February 16, 2018

DUNGBOTS:

The Vietnam War's Great Lie : How the Communists and Pham Xuan An won the propaganda war. (Luke Hunt, February 13, 2018, The Diplomat)

Measuring the overall success of what the Communists called their "general offensive-general uprising" strategy is a subject of endless debate. But as for the anticipated rebellion - the South Vietnamese every-person instinctively throwing off the shackles of U.S. neocolonialism - Dang and his compatriots were clearly very wrong.

The southern populace didn't rise up, but still, it was quite a fight. When the Tet Offensive launched on January 30, more than 100 cities across South Vietnam - including Saigon - and military outposts came under attack. The worst of the fighting was in Hue, where 150 Marines died and around 5,000 North Vietnamese soldiers were killed, mainly in airstrikes.

During the brief occupation of the ancient capital, the Communists proved how nasty they could be.

The bodies of more than 2,800 people were discovered, and another 3,000 residents of Hue were missing. They also set about razing Hue's treasured heritage; palaces, temples, and monuments from the distant past were leveled.

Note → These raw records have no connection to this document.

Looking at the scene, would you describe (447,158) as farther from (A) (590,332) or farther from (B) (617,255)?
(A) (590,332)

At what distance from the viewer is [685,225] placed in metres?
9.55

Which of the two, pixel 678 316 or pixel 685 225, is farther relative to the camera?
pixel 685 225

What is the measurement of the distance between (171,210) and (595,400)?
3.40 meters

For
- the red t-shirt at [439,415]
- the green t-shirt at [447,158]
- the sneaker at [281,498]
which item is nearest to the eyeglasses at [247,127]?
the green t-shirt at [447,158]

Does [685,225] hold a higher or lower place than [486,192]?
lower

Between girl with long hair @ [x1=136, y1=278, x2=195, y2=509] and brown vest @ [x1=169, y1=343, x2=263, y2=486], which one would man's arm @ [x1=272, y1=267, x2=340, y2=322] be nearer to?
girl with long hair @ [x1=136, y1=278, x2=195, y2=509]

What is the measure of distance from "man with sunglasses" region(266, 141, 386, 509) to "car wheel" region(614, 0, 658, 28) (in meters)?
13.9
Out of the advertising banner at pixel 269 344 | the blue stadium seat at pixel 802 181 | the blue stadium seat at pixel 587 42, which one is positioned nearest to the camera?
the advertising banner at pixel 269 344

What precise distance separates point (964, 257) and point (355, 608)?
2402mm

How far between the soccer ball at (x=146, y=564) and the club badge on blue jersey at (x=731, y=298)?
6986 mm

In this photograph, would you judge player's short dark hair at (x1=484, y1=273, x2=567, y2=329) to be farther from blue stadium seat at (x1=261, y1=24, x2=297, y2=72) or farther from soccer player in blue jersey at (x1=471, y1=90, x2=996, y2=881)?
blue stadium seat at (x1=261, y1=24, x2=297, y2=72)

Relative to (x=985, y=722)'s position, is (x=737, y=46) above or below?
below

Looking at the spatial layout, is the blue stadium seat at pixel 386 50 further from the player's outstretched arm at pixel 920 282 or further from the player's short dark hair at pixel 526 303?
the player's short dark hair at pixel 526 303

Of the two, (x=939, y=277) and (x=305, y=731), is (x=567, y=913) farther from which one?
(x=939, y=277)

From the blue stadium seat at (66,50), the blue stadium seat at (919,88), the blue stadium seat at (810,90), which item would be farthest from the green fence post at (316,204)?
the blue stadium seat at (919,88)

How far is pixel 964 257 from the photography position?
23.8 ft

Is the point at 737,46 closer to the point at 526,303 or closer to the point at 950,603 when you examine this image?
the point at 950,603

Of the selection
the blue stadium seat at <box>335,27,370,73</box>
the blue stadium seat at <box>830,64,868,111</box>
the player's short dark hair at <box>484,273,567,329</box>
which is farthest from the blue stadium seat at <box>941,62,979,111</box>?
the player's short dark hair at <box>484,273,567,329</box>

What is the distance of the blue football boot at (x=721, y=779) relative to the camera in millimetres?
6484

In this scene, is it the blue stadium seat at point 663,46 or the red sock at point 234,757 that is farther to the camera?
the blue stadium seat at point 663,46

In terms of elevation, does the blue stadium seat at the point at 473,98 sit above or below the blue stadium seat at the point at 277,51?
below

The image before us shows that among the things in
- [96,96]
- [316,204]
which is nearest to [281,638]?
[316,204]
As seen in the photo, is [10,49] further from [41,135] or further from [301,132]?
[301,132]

But the counteroffensives were as vicious as they were successful. As the attacks subsided, the U.S. intensified its Phoenix Program, designed by the CIA to neutralize the infrastructure of the Viet Cong and its political wing, the National Liberation Front of South Vietnam, through "infiltration, capture, counterterrorism, interrogation, and assassination."

It proved highly successful, neutralizing 81,740 suspected Viet Cong operatives, informants, and supporters. Of them, somewhere between 26,000 and 41,000 were killed between 1965 and 1972, many after Tet.

The initial Tet attacks were followed by two other waves, in May and August, and because of this Communist forces stayed entrenched close to the cities during the interlude between these rolling campaigns.

This tactic, driven by decisionmaking in Hanoi, proved lethal for Viet Cong survivors because it allowed South Vietnamese and U.S. troops to leapfrog over Communist positions and attack their main forces that were dug in from the rear.

The Communist ranks were devastated, especially the southern fighters. 1969 and 1970 were dark years, during which resentment of Hanoi burbled among southern leaders who felt they had been cannon fodder for Hanoi's quixotic plans.

But public opinion in the United States of what the Tet Offensive meant reflected a different perspective of a complicated reality: the yawning gap between what their own leaders were saying about an enemy on the ropes and the waves of Communist attacks that rippled across South Vietnam, and across their TV screens. Far from impending defeat, there seemed to be a Communist soldier under every rock.

That's where An, who had a college education and interned with U.S.-based newspapers a decade earlier, stepped in. He sought to reinforce an American public in its mistaken belief that the Viet Cong remained a strong, viable force capable of defeating the mighty U.S. military.